Studying Differential Mental Health Expressions in India
- URL: http://arxiv.org/abs/2402.11477v2
- Date: Sun, 16 Jun 2024 15:04:59 GMT
- Title: Studying Differential Mental Health Expressions in India
- Authors: Khushi Shelat, Sunny Rai, Devansh R Jain, Kishen Sivabalan, Young Min Cho, Maitreyi Redkar, Samindara Sawant, Sharath Chandra Guntuku,
- Abstract summary: We analyze mental health posts on Reddit made by individuals in India.
We observe that mental health discussions in India express sadness, use negation, are present-focused, and are related to work and achievement.
Illness is uniquely correlated to India, indicating the association between depression and physical health in Indian patients.

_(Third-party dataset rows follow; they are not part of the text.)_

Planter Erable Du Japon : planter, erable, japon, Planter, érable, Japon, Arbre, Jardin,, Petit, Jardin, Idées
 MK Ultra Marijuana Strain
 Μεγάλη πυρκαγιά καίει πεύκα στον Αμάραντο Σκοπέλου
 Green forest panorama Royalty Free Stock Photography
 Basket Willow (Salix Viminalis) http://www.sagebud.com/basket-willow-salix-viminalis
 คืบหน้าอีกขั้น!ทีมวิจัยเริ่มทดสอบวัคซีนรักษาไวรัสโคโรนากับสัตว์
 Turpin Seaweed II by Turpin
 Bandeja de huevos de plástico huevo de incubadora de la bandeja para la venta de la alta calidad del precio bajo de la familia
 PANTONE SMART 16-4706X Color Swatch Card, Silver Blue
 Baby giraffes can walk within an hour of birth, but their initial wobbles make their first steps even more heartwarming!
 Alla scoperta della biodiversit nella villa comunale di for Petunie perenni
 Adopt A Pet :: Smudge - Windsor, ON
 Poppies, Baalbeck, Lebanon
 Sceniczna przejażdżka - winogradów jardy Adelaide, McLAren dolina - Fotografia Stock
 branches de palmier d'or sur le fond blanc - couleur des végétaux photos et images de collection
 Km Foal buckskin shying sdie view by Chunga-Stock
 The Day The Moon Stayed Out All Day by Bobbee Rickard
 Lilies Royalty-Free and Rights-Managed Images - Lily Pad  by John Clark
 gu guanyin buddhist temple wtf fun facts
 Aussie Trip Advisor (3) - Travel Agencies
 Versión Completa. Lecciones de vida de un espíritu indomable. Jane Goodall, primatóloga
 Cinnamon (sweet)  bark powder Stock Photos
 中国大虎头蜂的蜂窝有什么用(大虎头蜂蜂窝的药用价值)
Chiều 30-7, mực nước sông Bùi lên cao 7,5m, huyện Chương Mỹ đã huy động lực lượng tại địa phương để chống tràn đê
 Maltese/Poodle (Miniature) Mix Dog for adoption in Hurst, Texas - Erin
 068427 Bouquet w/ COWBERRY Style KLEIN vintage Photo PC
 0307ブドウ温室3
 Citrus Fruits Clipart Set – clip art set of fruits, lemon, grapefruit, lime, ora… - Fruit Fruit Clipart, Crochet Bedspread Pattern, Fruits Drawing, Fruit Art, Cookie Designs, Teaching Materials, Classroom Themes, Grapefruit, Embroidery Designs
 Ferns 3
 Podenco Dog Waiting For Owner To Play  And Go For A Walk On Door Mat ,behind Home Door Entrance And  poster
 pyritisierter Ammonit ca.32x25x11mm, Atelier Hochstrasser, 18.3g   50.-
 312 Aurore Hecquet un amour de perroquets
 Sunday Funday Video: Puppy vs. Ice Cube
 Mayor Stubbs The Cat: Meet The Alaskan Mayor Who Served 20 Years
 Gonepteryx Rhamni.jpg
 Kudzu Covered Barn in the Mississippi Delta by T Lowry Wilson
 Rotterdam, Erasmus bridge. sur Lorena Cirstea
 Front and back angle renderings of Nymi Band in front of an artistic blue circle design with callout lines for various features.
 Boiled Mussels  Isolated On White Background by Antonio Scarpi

- Score: 5.623316691022287
- License: http://creativecommons.org/licenses/by-nc-sa/4.0/
- Abstract: Psychosocial stressors and the symptomatology of mental disorders vary across cultures. However, current understandings of mental health expressions on social media are predominantly derived from studies in WEIRD (Western, Educated, Industrialized, Rich, and Democratic) contexts. In this paper, we analyze mental health posts on Reddit made by individuals in India, to identify variations in online depression language specific to the Indian context compared to users from the Rest of the World (ROW). Unlike in Western samples, we observe that mental health discussions in India additionally express sadness, use negation, are present-focused, and are related to work and achievement. Illness is uniquely correlated to India, indicating the association between depression and physical health in Indian patients. Two clinical psychologists validated the findings from social media posts and found 95% of the top 20 topics associated with mental health discussions as prevalent in Indians. Significant linguistic variations in online mental health-related language in India compared to ROW, emphasize the importance of developing precision-targeted interventions that are culturally appropriate.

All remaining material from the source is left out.